Thinking you must give all the answers is a delusional option

Decisons - Two Options

As a global executive, at some point in your career you reach a fork in the road. The first route is to think only you have all of the answers and must make the decisions. The second route is the wisdom to accept your local managers know the local business better than you.

 

Route one demands delusion. Route two – the better option – demands vulnerability.

 

When you give up the delusion that you can control everything, it’s a fantastic moment. It ends the fantasy of you as the sole decision-maker.

 

Route two puts you into the fast lane, because you trust other executives and managers to step up and respond.

 

The big winner is your company.

 

Here’s how it works.

 

 

Start asking questions

Roland is a Sales Director in South Africa. He runs the country as the king of his own little fiefdom. He’s slow to share information with other global managers because he sees extra work and no personal benefit. You see that sales are healthy, but you have no idea how strong they could be. Roland keeps those details to himself.

 

In this situation, telling “King” Roland to share will backfire. He’ll just find another way of hiding the information. Telling him to comply is the comfortable option. You tick the box to say you’ve raised the problem with Roland. Both of you take the easy way out. That’s a dangerous and an unhealthy decision for the company.

 

Much better to get into a direct dialog with Roland. Share your lack of local market knowledge. Outline the consequences – for him, you, and the business – of him keeping everyone in the dark. Then ask intelligent questions to co-create a solution.

 

True executive wisdom in global companies comes from asking the right questions not avoiding them.

 

Intelligent questions build trust

It’s important to realise that asking questions has nothing to do with weakness or incompetence. Questions have everything to do with showing your vulnerability.
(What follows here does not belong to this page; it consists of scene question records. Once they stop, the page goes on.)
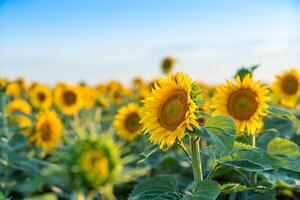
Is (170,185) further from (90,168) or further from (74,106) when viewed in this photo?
(74,106)

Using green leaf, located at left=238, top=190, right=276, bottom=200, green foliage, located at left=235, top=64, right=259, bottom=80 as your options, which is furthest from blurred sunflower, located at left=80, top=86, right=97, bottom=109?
green leaf, located at left=238, top=190, right=276, bottom=200

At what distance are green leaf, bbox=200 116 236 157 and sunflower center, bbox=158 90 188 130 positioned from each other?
10 cm

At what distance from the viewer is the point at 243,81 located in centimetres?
261

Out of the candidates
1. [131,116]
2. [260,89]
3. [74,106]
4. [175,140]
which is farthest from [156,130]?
[74,106]

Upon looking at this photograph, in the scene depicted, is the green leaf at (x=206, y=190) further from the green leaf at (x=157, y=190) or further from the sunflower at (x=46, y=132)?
the sunflower at (x=46, y=132)

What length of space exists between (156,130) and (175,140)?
0.07 meters

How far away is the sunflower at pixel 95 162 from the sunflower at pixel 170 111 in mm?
680

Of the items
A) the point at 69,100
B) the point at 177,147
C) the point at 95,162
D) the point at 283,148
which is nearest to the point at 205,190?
the point at 177,147

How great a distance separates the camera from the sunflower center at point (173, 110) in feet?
6.43

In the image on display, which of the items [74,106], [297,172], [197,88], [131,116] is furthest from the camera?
[74,106]

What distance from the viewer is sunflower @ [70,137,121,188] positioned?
3.81 feet

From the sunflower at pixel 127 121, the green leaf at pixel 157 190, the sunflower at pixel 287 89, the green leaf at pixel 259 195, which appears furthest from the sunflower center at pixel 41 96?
the green leaf at pixel 157 190

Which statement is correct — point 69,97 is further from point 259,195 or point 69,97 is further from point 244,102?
point 259,195

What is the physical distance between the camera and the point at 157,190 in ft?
6.54
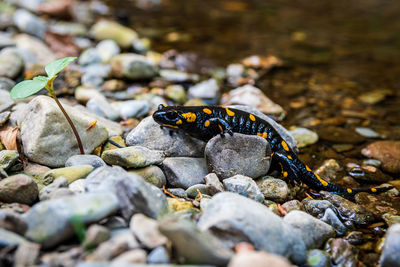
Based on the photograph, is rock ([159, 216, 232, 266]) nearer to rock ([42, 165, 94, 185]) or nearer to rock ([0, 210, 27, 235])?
rock ([0, 210, 27, 235])

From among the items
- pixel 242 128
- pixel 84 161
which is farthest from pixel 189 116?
Answer: pixel 84 161

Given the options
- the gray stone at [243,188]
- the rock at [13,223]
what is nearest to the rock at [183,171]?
the gray stone at [243,188]

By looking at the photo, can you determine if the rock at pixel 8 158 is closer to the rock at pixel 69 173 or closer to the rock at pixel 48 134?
the rock at pixel 48 134

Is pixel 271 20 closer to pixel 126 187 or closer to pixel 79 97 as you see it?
pixel 79 97

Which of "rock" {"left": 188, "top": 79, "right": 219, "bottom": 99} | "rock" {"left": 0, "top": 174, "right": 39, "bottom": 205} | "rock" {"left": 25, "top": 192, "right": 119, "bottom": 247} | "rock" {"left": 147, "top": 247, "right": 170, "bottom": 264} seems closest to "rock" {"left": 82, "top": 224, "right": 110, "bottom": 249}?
"rock" {"left": 25, "top": 192, "right": 119, "bottom": 247}

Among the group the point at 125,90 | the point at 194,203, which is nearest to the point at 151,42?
the point at 125,90

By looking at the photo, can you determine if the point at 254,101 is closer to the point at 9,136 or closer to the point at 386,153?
the point at 386,153
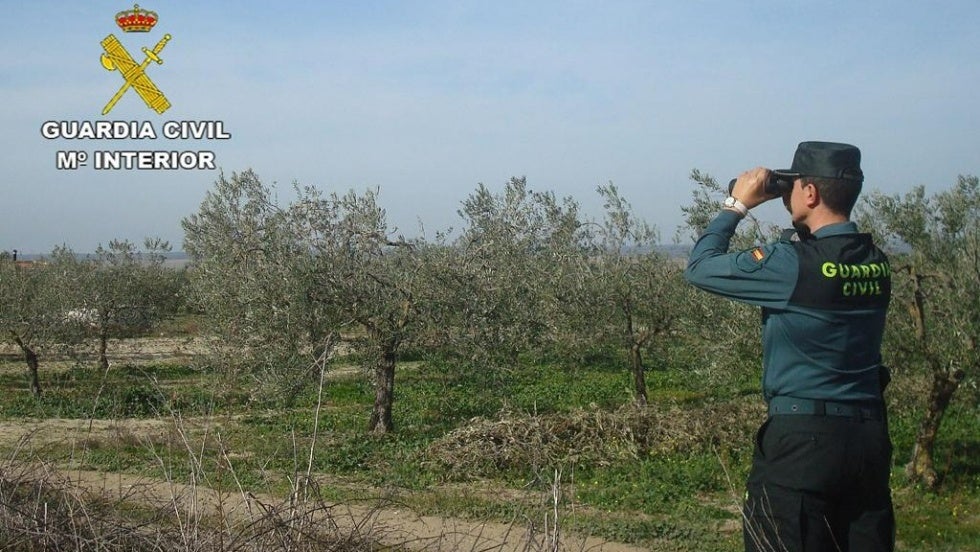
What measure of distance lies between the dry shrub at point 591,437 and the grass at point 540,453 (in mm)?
19

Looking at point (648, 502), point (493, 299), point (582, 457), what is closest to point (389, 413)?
point (493, 299)

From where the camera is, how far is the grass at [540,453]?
24.8 feet

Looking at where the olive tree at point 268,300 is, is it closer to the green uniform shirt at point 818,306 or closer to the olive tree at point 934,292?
the olive tree at point 934,292

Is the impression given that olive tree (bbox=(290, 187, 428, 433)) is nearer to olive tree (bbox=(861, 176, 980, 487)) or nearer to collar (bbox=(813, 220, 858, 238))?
olive tree (bbox=(861, 176, 980, 487))

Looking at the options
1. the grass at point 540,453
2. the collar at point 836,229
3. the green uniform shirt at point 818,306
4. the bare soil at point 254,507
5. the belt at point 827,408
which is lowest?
the grass at point 540,453

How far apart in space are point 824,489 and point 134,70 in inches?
567

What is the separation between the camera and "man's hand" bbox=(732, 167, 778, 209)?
2.95 m

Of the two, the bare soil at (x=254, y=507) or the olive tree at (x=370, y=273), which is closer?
the bare soil at (x=254, y=507)

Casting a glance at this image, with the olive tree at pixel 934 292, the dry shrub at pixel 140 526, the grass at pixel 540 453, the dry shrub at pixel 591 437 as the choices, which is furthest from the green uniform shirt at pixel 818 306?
the dry shrub at pixel 591 437

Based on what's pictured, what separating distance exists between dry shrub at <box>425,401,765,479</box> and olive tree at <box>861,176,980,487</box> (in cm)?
253

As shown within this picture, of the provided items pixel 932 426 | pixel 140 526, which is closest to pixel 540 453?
pixel 932 426

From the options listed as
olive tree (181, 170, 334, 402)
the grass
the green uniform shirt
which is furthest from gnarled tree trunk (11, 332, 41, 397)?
the green uniform shirt

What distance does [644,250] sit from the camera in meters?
15.9

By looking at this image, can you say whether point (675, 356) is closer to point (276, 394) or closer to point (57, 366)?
point (276, 394)
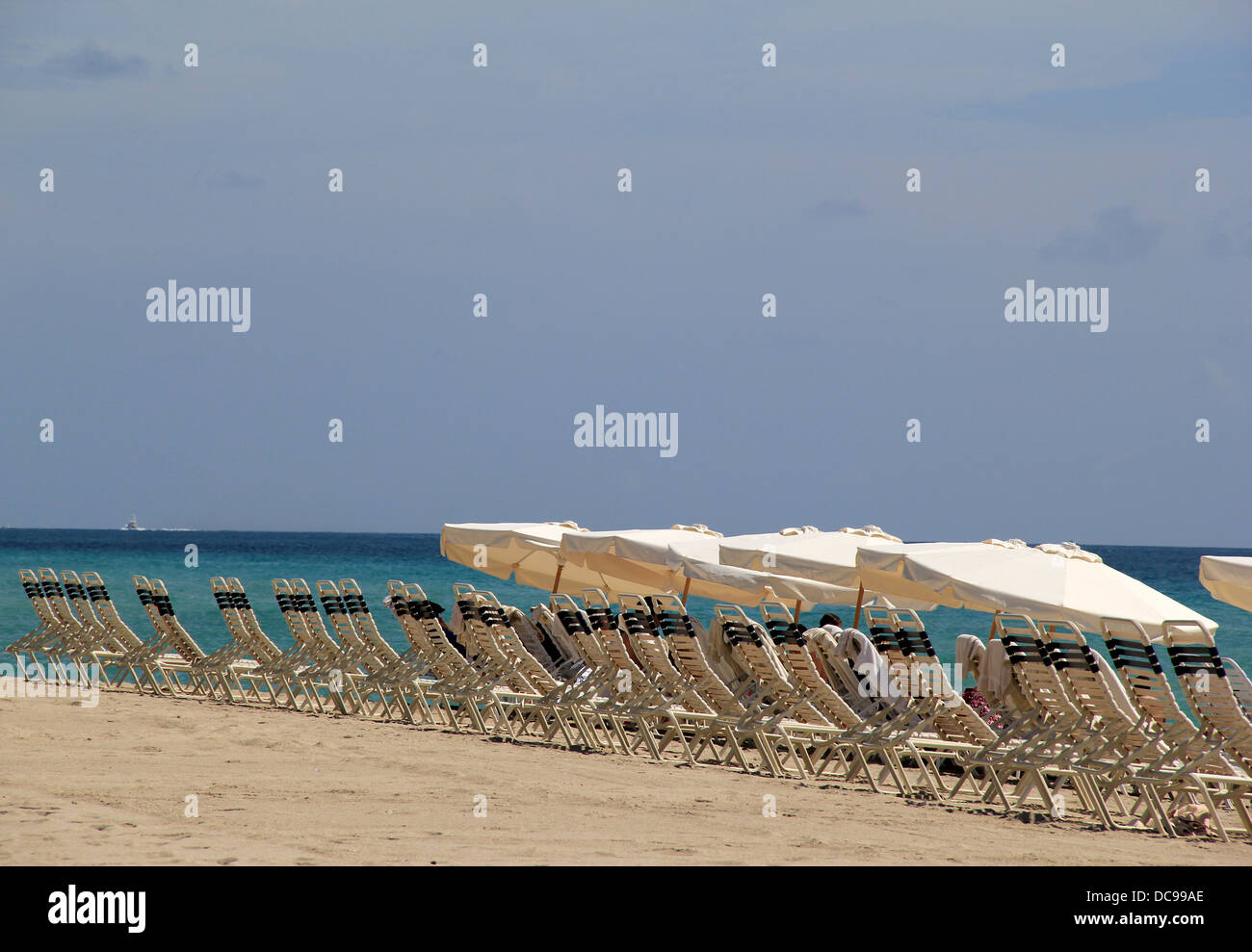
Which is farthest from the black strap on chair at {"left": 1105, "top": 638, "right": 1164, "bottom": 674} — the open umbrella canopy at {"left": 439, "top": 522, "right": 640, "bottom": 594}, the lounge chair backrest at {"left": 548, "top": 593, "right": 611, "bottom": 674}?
the open umbrella canopy at {"left": 439, "top": 522, "right": 640, "bottom": 594}

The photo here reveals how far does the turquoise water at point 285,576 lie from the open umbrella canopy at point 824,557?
14370mm

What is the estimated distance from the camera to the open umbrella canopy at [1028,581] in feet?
33.4

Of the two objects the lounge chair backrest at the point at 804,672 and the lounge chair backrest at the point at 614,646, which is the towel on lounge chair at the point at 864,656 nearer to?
the lounge chair backrest at the point at 804,672

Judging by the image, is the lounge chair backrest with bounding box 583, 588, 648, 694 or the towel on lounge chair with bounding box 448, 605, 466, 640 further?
the towel on lounge chair with bounding box 448, 605, 466, 640

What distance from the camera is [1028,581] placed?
10.5m

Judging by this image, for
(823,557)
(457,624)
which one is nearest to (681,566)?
(823,557)

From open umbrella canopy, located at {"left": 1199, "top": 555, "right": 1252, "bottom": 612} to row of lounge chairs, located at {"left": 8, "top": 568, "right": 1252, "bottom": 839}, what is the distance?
795 mm

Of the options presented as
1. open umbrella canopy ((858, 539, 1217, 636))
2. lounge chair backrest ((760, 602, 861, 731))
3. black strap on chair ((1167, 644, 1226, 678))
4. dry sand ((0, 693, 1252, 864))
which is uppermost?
open umbrella canopy ((858, 539, 1217, 636))

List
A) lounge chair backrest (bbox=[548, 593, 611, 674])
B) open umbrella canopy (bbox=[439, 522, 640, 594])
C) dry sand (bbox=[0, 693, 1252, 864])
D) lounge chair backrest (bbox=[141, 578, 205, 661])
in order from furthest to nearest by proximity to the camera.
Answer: open umbrella canopy (bbox=[439, 522, 640, 594]), lounge chair backrest (bbox=[141, 578, 205, 661]), lounge chair backrest (bbox=[548, 593, 611, 674]), dry sand (bbox=[0, 693, 1252, 864])

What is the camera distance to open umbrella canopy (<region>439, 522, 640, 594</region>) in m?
14.5

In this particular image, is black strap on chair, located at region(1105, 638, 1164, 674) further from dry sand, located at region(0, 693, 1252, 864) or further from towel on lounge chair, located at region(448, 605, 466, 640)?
towel on lounge chair, located at region(448, 605, 466, 640)
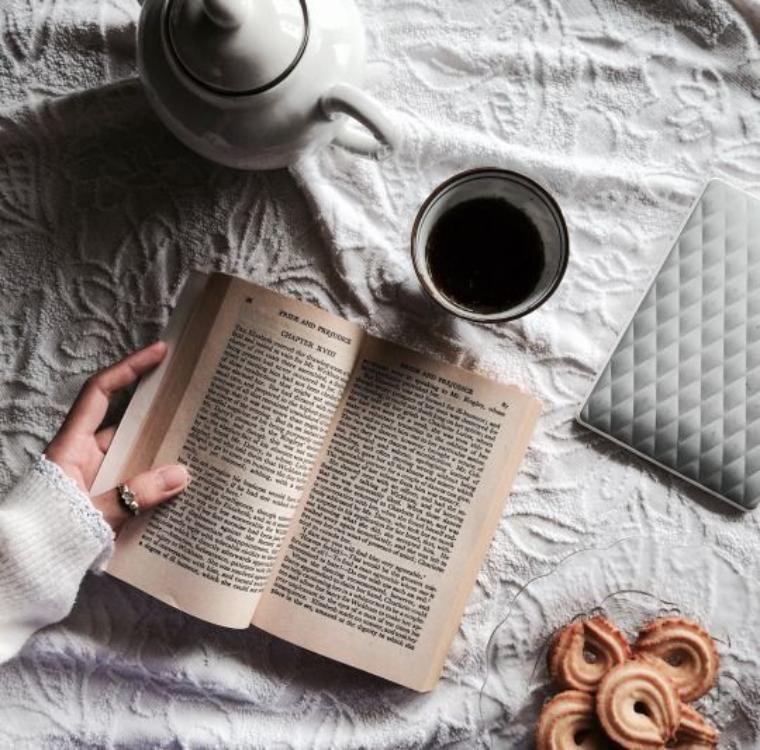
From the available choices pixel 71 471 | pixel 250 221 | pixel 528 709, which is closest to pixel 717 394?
pixel 528 709

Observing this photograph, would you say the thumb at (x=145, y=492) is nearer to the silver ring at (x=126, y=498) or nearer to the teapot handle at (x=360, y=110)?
the silver ring at (x=126, y=498)

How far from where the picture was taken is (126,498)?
Answer: 0.74m

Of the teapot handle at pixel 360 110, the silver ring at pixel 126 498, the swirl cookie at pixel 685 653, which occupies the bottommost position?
the silver ring at pixel 126 498

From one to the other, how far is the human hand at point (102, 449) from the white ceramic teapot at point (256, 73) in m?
0.20

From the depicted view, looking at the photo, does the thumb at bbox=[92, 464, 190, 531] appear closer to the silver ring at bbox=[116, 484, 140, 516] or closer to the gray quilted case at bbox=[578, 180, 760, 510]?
the silver ring at bbox=[116, 484, 140, 516]

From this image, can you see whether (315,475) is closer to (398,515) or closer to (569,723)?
(398,515)

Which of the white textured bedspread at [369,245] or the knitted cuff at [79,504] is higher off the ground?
the white textured bedspread at [369,245]

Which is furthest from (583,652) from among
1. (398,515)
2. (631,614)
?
(398,515)

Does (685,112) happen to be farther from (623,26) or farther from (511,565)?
(511,565)

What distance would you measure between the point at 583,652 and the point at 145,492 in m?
0.38

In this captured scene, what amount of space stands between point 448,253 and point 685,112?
10.0 inches

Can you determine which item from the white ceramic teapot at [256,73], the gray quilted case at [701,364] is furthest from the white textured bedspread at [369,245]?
the white ceramic teapot at [256,73]

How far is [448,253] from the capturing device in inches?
29.0

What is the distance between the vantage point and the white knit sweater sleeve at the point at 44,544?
72cm
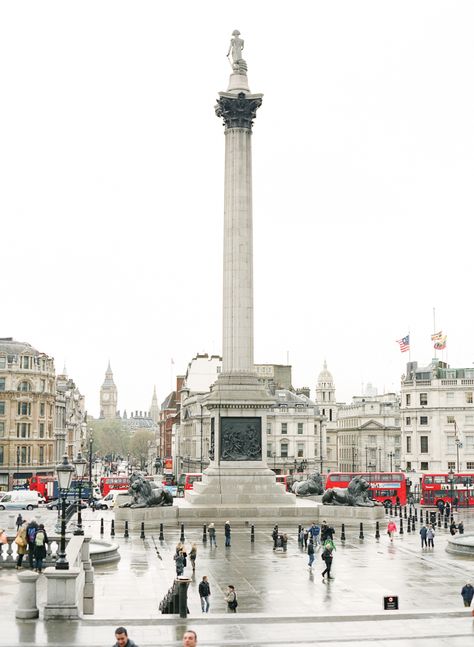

It puts you and Roland into an unknown space and a potentially uncomfortable discussion.

 

This has a paradoxical effect. It actually shows Roland (and other managers) that you are open, are setting a direction, and are determined. From their perspective, that looks amazingly confident. And people like to follow real confidence. Your tactic builds trust, dialogs, and breakthrough results.

 

In short, the foundation of a long-term, high-performance culture and executive success is having the wisdom to be vulnerable, then choosing to trust local managers by asking the intelligent questions.